Copy out every line of the material below word for word, without changing anything.

□ □ □ □ □

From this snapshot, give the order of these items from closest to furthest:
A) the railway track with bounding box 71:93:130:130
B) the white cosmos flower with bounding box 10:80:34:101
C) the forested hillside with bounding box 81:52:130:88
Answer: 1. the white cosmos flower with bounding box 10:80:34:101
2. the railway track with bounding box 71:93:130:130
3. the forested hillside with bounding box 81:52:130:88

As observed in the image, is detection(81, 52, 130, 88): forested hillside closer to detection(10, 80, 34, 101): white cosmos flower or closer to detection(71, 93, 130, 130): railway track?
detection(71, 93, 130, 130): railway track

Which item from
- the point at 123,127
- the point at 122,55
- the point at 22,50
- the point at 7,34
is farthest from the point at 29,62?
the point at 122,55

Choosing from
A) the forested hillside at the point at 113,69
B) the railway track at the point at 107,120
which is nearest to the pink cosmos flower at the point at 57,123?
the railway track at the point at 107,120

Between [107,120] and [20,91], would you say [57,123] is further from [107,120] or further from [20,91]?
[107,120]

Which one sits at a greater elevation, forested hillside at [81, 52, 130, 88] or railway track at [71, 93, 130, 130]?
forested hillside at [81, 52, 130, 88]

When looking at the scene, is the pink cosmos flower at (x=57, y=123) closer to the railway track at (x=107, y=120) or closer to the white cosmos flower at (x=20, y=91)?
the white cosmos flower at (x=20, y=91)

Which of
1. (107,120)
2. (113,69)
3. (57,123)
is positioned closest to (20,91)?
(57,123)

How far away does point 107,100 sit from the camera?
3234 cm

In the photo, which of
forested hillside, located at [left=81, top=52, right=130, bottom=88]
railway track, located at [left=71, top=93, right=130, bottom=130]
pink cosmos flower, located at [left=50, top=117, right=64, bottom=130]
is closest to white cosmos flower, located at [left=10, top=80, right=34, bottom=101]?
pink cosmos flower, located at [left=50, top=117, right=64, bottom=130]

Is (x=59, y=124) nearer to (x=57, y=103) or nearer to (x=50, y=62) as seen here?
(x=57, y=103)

□ □ □ □ □

▸ Complete response
From this snapshot, give the order of these items from closest to furthest:
A) the railway track with bounding box 71:93:130:130
B) the white cosmos flower with bounding box 10:80:34:101
C) the forested hillside with bounding box 81:52:130:88
Answer: 1. the white cosmos flower with bounding box 10:80:34:101
2. the railway track with bounding box 71:93:130:130
3. the forested hillside with bounding box 81:52:130:88

As observed in the image, is detection(81, 52, 130, 88): forested hillside closer to detection(10, 80, 34, 101): white cosmos flower or closer to detection(71, 93, 130, 130): railway track?
detection(71, 93, 130, 130): railway track

Which item from
- the point at 123,127
- the point at 122,55
- the point at 22,50
- the point at 7,34
is farthest from the point at 29,62?
the point at 122,55

Choosing from
A) the forested hillside at the point at 113,69
B) the railway track at the point at 107,120
which is nearest to the pink cosmos flower at the point at 57,123?
the railway track at the point at 107,120

Between [107,120] and [20,91], would you say [57,123] is further from [107,120] or further from [20,91]?
[107,120]

Which one sits at a greater elevation, forested hillside at [81, 52, 130, 88] or railway track at [71, 93, 130, 130]?
forested hillside at [81, 52, 130, 88]

When looking at the scene, is the pink cosmos flower at (x=57, y=123) closer to the railway track at (x=107, y=120) or closer to the white cosmos flower at (x=20, y=91)?
the white cosmos flower at (x=20, y=91)

Which of
1. (107,120)
2. (113,69)
3. (57,123)
is positioned closest to (20,91)?
(57,123)

How far away does point 107,100 sit from the camera?
3234 cm

In the photo, which of
forested hillside, located at [left=81, top=52, right=130, bottom=88]
railway track, located at [left=71, top=93, right=130, bottom=130]
pink cosmos flower, located at [left=50, top=117, right=64, bottom=130]
is closest to white cosmos flower, located at [left=10, top=80, right=34, bottom=101]?
pink cosmos flower, located at [left=50, top=117, right=64, bottom=130]

Is (x=59, y=124) nearer to (x=57, y=103) or nearer to (x=50, y=62) as seen here?
(x=57, y=103)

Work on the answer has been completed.